Last fall, these and other complaints surfaced in an SBA report entitled ''Unfair Competition by Nonprofit Organizations With Small Business.'' It noted that ''nonprofit activity represents a form of indirect government competition with the private sector.'' Why ''government''? Because, as Yale law professor Henry Hansmann explains, tax exemptions amount to ''a kind of a capital subsidy to nonprofits'' - allowing them to retain their full earnings, accumulate capital, reduce their costs, and undersell the for-profit enterprises.

The SBA report has clearly touched nerves on both sides. Since it raised the issue, there have been two significant shifts in federal policy (by the National Science Foundation and the Office of Management and Budget) designed to reduce competition between nonprofits and small businesses. The issue has also given birth to the Business Coalition for Fair Competition, a Washington-based lobbying group for congressional action.

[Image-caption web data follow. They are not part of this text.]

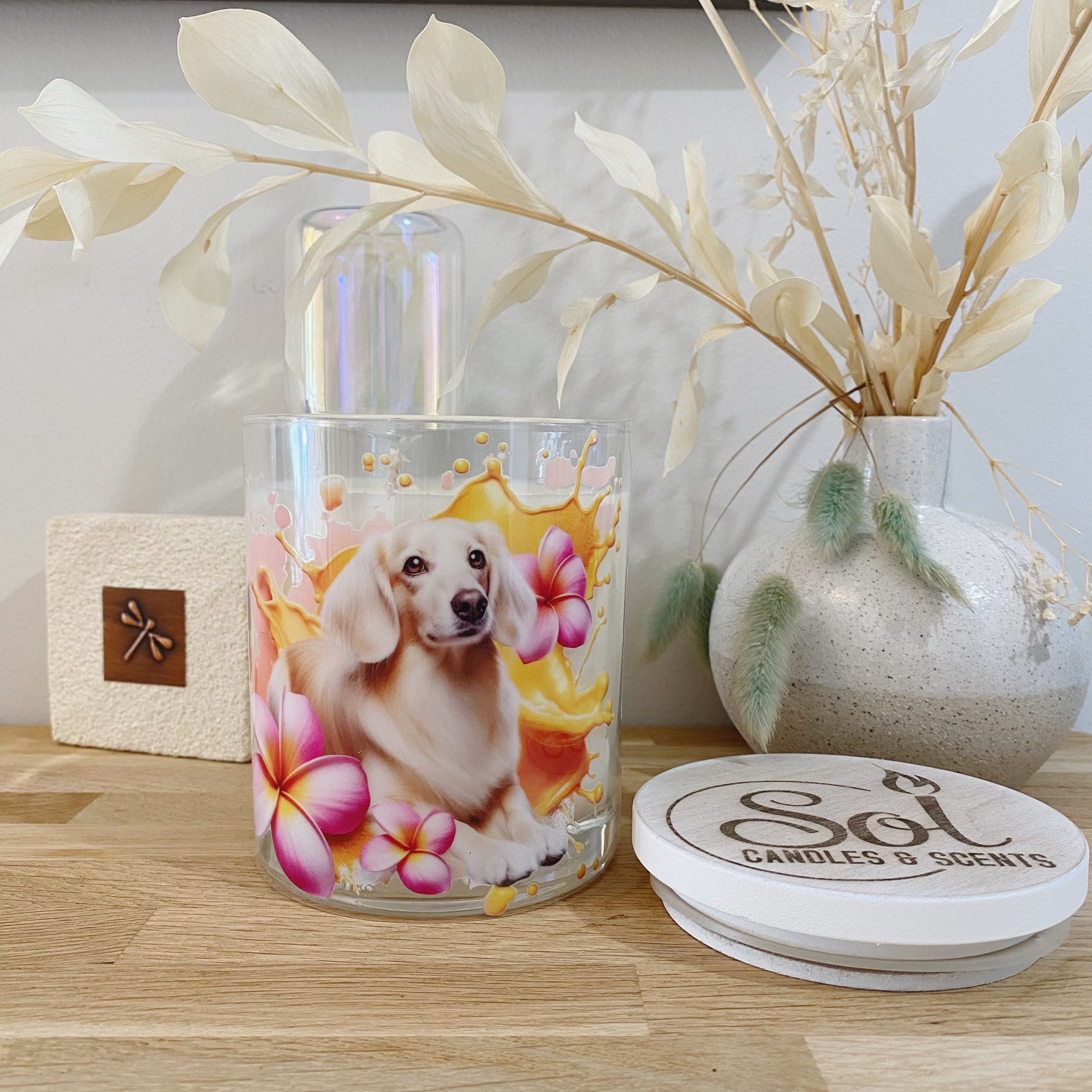 Dachshund Long Haired Cream Xlarge Candle_Refillable_Made in Australia 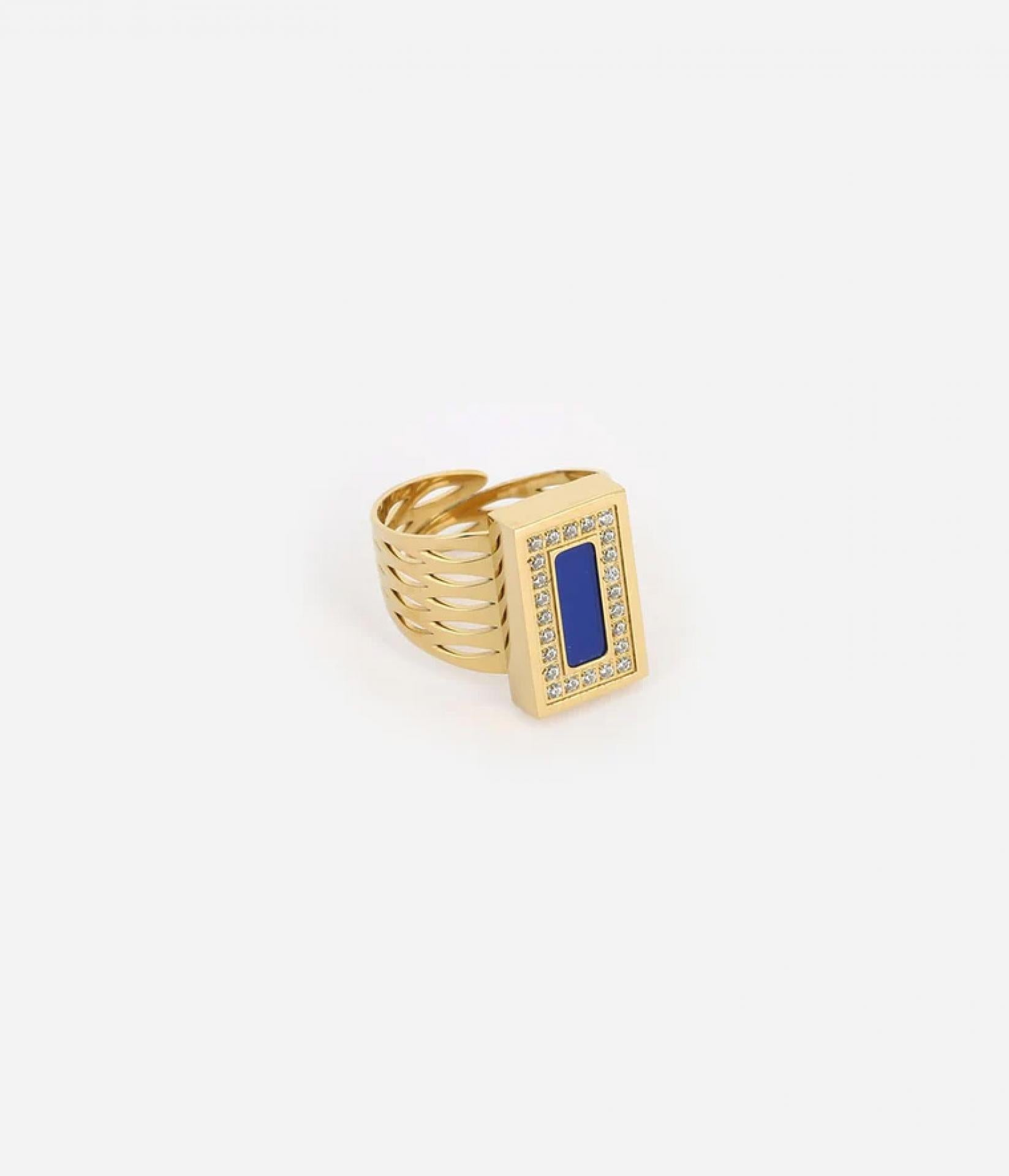 Zag Bijoux Ring Carli blau/gold Zirkoniensteine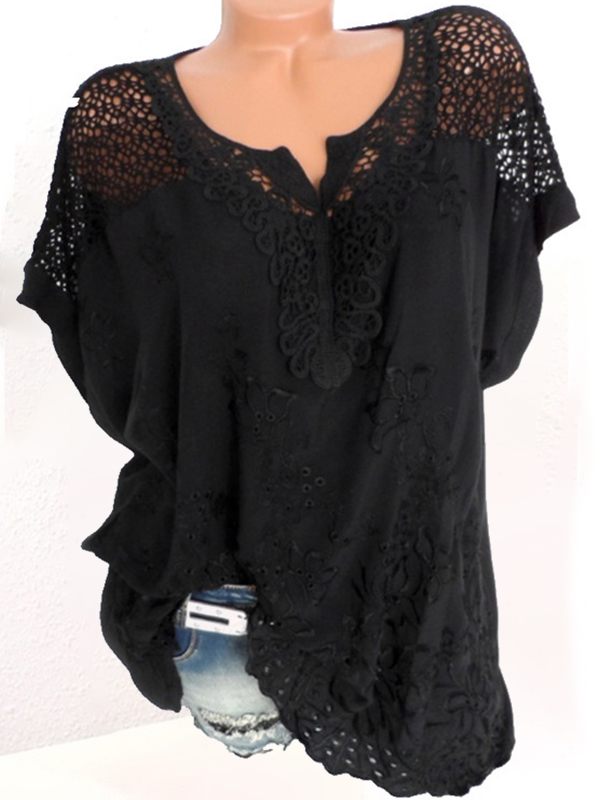 Solid Lace-Combo Blouse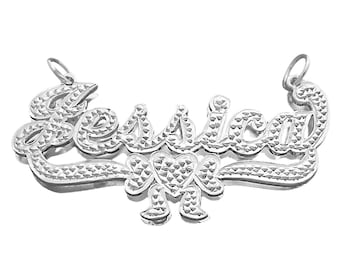 Sterling Silver Personalized 3D Double Plate Heart Ribbon Name Charm Pendant Necklace Diamond Accent Jewelry SD46
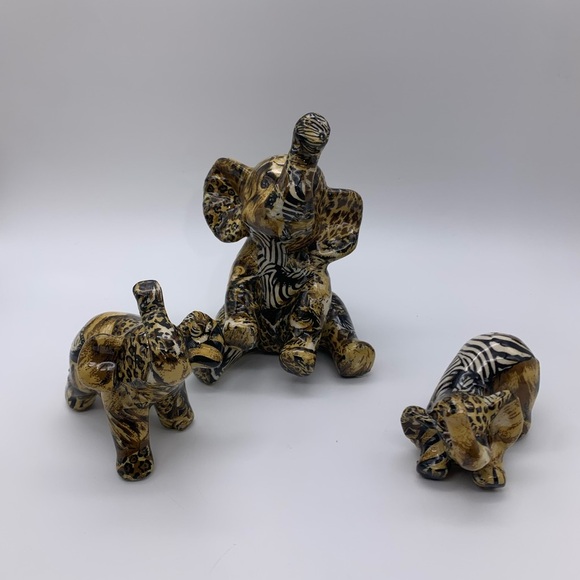 Vintage Set Of 3 La Vie Safari Patchwork Elephants Ceramic Porcelain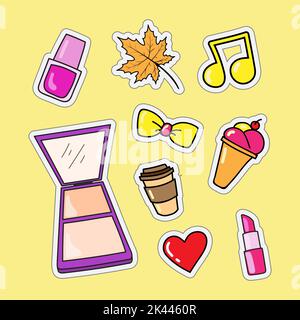 vector design of fashion and doodle style women's lifestyle for patch stickers and key chains Stock Vector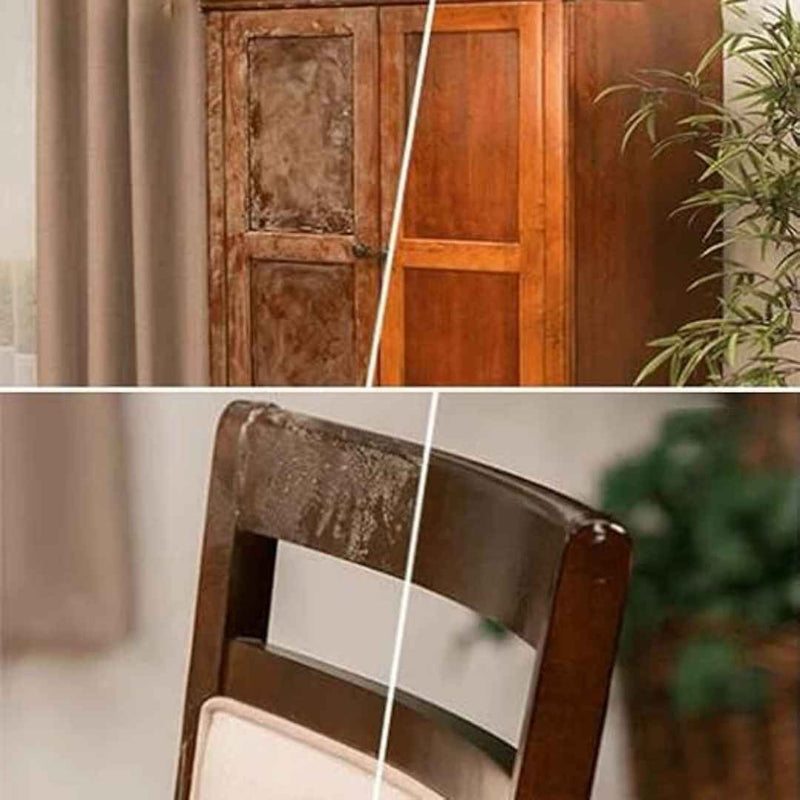 Collage of wooden furniture with a focus on texture and finish.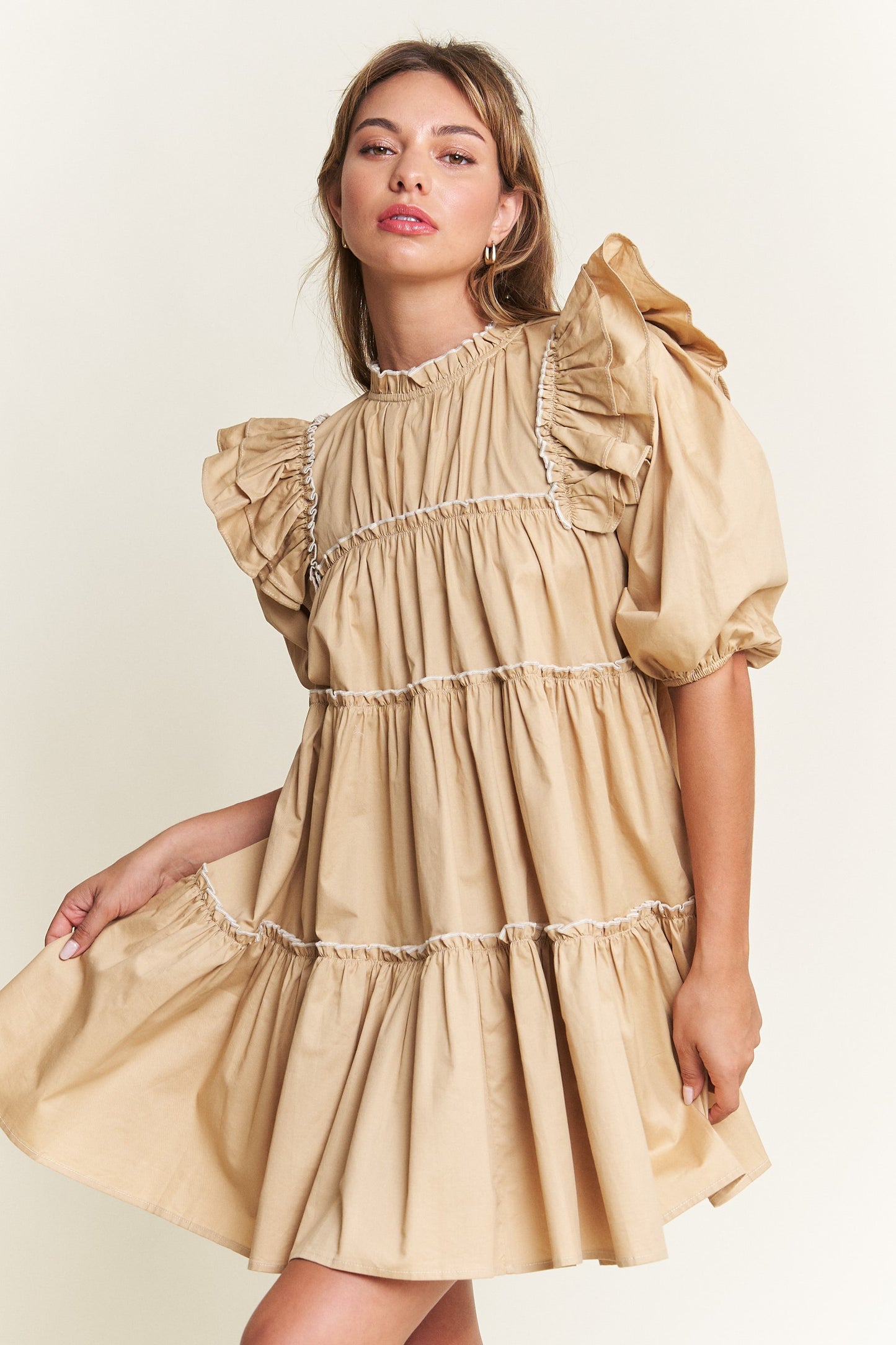 Giving Season Puff Sleeve Tiered Dress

But what action should be taken? The SBA report's conclusions, calling for a higher UBI tax and a tighter definition of ''related'' business activities, are characterized by Bob Smucker of Independent Sector (an umbrella organization for nonprofits) as ''Draconian.'' He worries about such things as the nation's nursing homes, only about 20 percent of which operate as nonprofits. If they get taxed into extinction, he wonders whether ''the for-profit (nursing home) is going to be as concerned about serving clientele who can't pay.''

Of the manifold questions raised by this Battle of the Stuffed Bears, that one seems paramount. To what extent, after all, do the nonprofits serve a public good different from that served by the for-profits? That issue, striking at the heart of our reasons for granting tax-exempt status in the first place, is complex and difficult.

And just now, with elections in the offing, Congress seems loath to touch it. Nor is the IRS complaining: S. Allen Winborne, an IRS assistant commissioner who oversees exempt organizations, notes that ''we don't think our problem is with the regulations as such.'' So the issue may continue to simmer.

As well it should. It is still largely unknown to the public and needs far more study. Clearly, the nation's entrepreneurial spirit needs defending. But so, too, do the high ideals underlying many nonprofits. The need is for a concerted effort by academicians, researchers, and thinkers from both sides to gather data, articulate policy, and hammer out a philosophy of nonprofit enterprise that lifts the nation above the current stuffed-bears debate.